BOWLING GREEN, Ohio — Tiffany Eckert might be America's most unlikely sorority sister.
The 41-year-old mom is a member of the Sigma Kappa sorority at Bowling Green State University and may be older than her compatriots at the house, but she still feels right at home.
Eckert's husband, Andy Eckert, died fighting in the Iraq War, CBS News reports.
It's because of her husband that Eckert is now at the sorority house, she says.
"Just a few hours before my husband was killed, he called home from Iraq and he said no matter how long it took, I had to get an education," Eckert said. "He made me promise I would. And then he told me 'I love you more than anything else in this world - I'll call you tomorrow.'"
The call from her husband never came, and Eckert's promise became the last one she ever made him. Until recently, it was the only one she hadn't kept.

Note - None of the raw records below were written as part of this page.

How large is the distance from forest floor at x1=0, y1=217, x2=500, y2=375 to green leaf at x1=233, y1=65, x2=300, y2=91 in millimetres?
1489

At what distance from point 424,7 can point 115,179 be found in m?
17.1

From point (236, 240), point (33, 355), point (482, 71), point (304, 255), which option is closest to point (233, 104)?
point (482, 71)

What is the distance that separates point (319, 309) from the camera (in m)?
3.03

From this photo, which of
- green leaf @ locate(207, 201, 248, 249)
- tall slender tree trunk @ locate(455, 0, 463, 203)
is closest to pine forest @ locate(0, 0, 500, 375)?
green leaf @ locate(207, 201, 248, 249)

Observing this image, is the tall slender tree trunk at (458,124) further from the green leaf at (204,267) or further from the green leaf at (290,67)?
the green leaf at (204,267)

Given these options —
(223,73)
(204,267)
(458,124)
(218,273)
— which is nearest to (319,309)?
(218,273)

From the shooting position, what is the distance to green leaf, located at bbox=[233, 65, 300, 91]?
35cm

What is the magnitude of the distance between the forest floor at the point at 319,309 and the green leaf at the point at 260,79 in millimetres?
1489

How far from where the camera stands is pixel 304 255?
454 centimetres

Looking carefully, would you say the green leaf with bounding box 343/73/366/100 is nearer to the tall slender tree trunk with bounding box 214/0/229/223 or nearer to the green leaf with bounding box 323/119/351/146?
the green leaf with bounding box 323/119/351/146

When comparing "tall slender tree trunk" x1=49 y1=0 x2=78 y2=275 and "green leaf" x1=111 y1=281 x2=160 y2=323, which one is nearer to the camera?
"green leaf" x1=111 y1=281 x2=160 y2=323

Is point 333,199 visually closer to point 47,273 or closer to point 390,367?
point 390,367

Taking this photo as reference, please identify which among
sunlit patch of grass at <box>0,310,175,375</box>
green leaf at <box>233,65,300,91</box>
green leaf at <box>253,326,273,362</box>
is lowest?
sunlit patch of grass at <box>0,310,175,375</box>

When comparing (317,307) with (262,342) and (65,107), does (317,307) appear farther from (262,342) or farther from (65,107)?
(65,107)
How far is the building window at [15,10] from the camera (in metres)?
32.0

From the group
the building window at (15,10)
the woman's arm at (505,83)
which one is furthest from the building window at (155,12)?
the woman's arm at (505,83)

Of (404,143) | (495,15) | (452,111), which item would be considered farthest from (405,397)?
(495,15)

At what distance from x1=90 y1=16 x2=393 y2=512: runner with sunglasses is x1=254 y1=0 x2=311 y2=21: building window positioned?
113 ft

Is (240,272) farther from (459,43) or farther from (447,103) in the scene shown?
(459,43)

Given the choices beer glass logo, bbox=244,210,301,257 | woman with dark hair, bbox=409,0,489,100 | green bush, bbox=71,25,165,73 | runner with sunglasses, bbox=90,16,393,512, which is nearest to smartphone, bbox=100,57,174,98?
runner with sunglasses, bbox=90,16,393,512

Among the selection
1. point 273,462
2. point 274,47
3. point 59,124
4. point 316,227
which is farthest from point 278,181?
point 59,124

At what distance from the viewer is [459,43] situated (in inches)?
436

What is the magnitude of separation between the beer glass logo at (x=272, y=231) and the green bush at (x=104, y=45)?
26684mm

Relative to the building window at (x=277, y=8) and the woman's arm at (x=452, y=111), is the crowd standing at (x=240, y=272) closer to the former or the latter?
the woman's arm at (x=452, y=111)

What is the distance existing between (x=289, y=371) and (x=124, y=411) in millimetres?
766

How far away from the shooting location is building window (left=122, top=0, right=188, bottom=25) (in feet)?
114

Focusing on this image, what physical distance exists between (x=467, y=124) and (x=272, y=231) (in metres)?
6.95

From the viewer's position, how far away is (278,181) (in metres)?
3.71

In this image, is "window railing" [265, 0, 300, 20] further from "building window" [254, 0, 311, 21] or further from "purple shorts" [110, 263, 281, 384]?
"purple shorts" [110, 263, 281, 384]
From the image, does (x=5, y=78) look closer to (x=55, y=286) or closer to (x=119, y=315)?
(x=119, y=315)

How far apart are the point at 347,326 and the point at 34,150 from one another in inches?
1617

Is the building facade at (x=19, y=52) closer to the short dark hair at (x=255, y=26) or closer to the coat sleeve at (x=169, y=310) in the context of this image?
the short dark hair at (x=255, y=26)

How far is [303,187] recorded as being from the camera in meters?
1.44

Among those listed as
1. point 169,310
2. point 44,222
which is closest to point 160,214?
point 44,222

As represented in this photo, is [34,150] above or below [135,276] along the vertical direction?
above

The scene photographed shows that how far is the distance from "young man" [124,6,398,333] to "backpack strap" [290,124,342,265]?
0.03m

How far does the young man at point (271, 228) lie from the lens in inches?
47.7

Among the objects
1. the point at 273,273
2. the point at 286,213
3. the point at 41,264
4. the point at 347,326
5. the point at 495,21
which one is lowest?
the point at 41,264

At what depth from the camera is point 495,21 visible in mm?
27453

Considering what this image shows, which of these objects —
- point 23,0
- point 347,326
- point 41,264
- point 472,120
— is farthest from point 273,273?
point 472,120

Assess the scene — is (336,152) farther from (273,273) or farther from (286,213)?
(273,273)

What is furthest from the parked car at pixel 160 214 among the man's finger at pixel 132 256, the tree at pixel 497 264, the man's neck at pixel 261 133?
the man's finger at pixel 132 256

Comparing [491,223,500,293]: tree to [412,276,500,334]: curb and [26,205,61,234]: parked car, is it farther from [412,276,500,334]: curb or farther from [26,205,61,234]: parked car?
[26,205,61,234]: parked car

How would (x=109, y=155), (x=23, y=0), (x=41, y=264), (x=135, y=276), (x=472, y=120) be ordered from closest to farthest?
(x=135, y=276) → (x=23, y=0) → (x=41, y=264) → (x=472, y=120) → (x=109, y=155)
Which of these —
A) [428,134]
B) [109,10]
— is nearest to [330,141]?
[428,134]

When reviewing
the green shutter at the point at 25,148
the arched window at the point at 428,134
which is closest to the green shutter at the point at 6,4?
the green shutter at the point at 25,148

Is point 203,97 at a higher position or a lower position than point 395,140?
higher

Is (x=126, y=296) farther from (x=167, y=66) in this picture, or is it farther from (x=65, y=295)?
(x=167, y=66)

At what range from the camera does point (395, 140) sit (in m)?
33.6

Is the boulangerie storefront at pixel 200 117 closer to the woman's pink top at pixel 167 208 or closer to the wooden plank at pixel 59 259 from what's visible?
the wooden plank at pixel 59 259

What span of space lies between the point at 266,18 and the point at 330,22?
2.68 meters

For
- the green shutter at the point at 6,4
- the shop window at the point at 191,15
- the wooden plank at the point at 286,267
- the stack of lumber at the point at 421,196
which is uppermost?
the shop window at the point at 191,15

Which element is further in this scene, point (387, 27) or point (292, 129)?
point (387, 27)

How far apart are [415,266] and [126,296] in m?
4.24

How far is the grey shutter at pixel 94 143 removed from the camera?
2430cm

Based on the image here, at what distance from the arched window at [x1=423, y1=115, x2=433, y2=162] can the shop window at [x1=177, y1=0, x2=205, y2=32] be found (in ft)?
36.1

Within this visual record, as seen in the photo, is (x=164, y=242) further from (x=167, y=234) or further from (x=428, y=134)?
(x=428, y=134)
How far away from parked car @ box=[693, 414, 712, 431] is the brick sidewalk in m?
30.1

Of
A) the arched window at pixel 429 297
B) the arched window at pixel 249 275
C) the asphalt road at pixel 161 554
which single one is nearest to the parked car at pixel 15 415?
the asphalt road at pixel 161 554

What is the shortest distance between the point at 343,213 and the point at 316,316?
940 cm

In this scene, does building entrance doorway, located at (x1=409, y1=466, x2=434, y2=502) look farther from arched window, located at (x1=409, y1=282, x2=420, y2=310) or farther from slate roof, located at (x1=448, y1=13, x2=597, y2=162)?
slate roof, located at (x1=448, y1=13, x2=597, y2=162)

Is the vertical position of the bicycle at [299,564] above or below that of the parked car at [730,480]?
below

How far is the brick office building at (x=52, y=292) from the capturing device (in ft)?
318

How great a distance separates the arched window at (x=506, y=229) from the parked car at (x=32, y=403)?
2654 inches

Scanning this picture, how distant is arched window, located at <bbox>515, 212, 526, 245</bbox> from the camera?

Eckert said that she barely made it through high school, and she was occupied raising the couple's three children. But those kids grew up, and three years ago, she decided to immerse herself in the full college experience.
"You can't focus on the negative, because you'll always be in the pit," Eckert said. "It's easier to claw your way up when you're reaching for the sunshine. That's how you get out of the hole."
As she approaches her graduation this spring, Eckert hopes that her story has also reached the most important person.
"I go back to that last phone call, and I think he's really proud of me," she said.
Eckert's story has inspired her fellow sorority sisters.
"She has helped me so much and she has inspired me a lot and I know she has inspired a lot of other girls in the chapter," one Sigma Kappa sister told CBS News.